§ TASK SET:
A. Repeat everything in the Lamberto Pignotti biography below from "We have performance" down to "of Pop Art.", word for word.
B. Carry on the Lamberto Pignotti biography below from its last sentence.
* Begin EXCERPT TO READ *
Lamberto Pignotti (born 1926 in Firenze) is an Italian poet, writer and visual artist.

Biography
In the early 1960s, he was one of the first artists who worked creating intersections between poetry, word and mass media, fixing theoretical basis and assembling traditions of avant-garde and Pop Art. Lamberto Pignotti, together with Eugenio Miccini, are considered to be one of the initiators of Italian visual poetry. He collaborated with national and international journals, with television programs of Rai. He was professor in the Faculty of Architecture of the University of Florence and in DAMS of Bologna, where he hold courses on avant-garde, mass-media, and new media.
Theoretician and artist using synesthesia in the arts, he creates performances and poetry events where are present linguistic, verbal, and gesture signs, involving the five senses.
We have performance actions with poems to eat, to drink, to hear, to sniff, to put in action with gestures and voice.
His visual poems are realized as collage elaborations with writing on images and photography taken from the world of mass media, with the aim to make evident its contradictions in a ludic process similar to the one of Pop Art.
* End EXCERPT TO READ *
* Begin DATASET RECORDS *
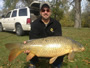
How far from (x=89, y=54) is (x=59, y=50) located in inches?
80.5

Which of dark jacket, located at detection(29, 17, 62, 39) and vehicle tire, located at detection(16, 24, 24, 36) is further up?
dark jacket, located at detection(29, 17, 62, 39)

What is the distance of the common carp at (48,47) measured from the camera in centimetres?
206

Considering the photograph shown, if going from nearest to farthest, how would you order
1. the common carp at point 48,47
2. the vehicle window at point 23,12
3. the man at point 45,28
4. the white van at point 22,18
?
the common carp at point 48,47
the man at point 45,28
the white van at point 22,18
the vehicle window at point 23,12

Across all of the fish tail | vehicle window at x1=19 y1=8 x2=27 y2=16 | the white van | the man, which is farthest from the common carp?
vehicle window at x1=19 y1=8 x2=27 y2=16

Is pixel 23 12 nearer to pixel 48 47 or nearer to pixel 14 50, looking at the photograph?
pixel 14 50

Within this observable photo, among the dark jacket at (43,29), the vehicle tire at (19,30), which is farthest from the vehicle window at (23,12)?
the dark jacket at (43,29)

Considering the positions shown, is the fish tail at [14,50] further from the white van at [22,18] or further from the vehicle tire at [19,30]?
the vehicle tire at [19,30]

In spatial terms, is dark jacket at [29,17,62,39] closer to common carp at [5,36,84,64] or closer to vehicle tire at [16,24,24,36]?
common carp at [5,36,84,64]

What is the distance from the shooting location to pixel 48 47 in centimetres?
207

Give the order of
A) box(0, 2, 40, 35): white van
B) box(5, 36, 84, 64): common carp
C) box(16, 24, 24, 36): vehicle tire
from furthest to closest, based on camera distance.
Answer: box(16, 24, 24, 36): vehicle tire, box(0, 2, 40, 35): white van, box(5, 36, 84, 64): common carp

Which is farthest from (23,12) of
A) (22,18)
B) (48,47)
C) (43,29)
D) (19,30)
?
(48,47)

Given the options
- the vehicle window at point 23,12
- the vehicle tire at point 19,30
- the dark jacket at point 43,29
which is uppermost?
the vehicle window at point 23,12

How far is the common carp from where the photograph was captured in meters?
2.06

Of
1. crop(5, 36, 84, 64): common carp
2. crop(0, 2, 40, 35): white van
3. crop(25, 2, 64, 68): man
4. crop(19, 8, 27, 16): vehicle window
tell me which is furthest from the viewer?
crop(19, 8, 27, 16): vehicle window
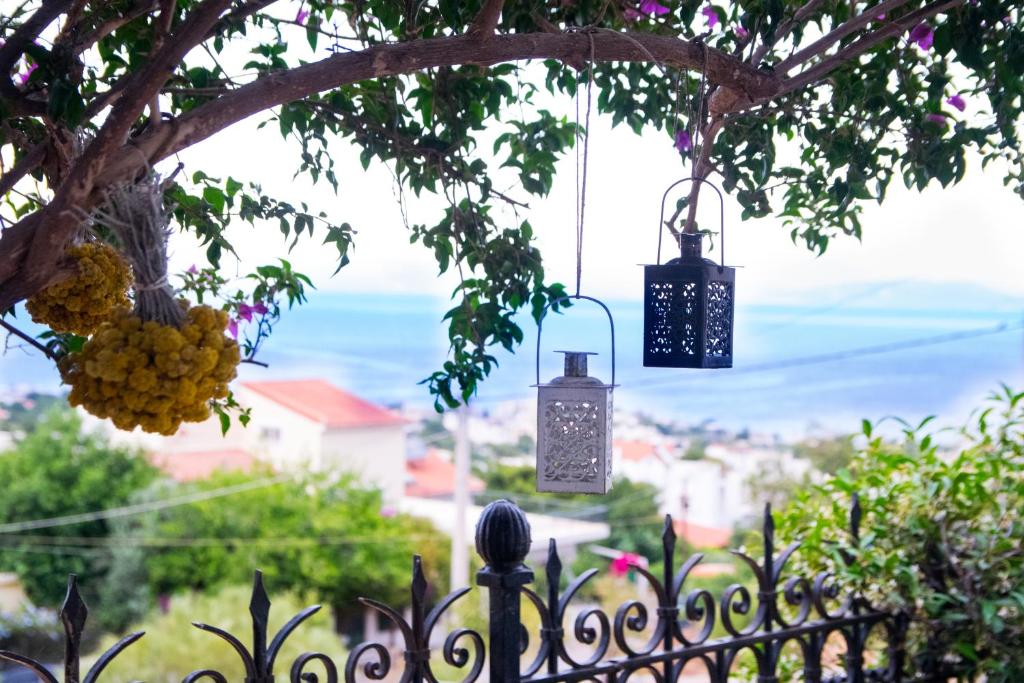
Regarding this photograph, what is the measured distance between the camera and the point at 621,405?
2198cm

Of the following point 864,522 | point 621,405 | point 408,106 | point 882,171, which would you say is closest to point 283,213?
point 408,106

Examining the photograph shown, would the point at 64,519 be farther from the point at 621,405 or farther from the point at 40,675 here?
the point at 40,675

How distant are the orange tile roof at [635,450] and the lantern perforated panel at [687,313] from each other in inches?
694

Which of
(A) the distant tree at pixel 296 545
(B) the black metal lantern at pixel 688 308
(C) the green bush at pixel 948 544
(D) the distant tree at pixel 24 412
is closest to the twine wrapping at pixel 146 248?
(B) the black metal lantern at pixel 688 308

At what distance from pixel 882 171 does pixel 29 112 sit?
140cm

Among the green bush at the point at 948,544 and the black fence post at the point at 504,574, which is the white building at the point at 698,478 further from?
the black fence post at the point at 504,574

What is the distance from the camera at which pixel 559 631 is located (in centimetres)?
157

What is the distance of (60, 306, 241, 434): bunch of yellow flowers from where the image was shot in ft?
3.34

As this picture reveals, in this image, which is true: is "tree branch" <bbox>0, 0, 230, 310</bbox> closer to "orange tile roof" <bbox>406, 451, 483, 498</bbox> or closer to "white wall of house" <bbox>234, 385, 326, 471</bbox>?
"white wall of house" <bbox>234, 385, 326, 471</bbox>

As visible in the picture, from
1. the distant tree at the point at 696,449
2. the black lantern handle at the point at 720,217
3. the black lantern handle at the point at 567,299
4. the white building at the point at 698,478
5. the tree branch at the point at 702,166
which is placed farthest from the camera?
the distant tree at the point at 696,449

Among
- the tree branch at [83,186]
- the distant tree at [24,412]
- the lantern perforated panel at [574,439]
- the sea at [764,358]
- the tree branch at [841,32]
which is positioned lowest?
the lantern perforated panel at [574,439]

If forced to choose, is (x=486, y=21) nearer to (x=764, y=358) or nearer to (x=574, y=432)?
(x=574, y=432)

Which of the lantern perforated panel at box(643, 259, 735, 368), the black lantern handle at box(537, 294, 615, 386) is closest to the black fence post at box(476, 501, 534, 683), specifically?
the black lantern handle at box(537, 294, 615, 386)

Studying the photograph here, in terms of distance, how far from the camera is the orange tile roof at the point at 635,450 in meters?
19.0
* End DATASET RECORDS *
§ ANSWERS BY TASK:
A.
We have performance actions with poems to eat, to drink, to hear, to sniff, to put in action with gestures and voice.
His visual poems are realized as collage elaborations with writing on images and photography taken from the world of mass media, with the aim to make evident its contradictions in a ludic process similar to the one of Pop Art.

B.
Lamberto Pignotti has realized object-books with various materials, performance using text fragments variously combined, also involving the public.
His work has been presented in many countries and is included also in didactical books in Italy, such as
Storia dell'arte Italiana di Electa-Bruno Mondadori.
The most relevant Italian art critics were interested in Lamberto Pignotti's work, among them: Gillo Dorfles, Giulio Carlo Argan, Umberto Eco, Achille Bonito Oliva.
In the 1990s, he began to get involved in the art network on line, participating with his visual poems and performances in several events in the Internet in the context of new media art meetings and art databases.

Exhibitions
Among the exhibitions:
Biennale di Venezia, Quadriennale di Roma, the avant-garde festival of New York, São Paulo Biennial.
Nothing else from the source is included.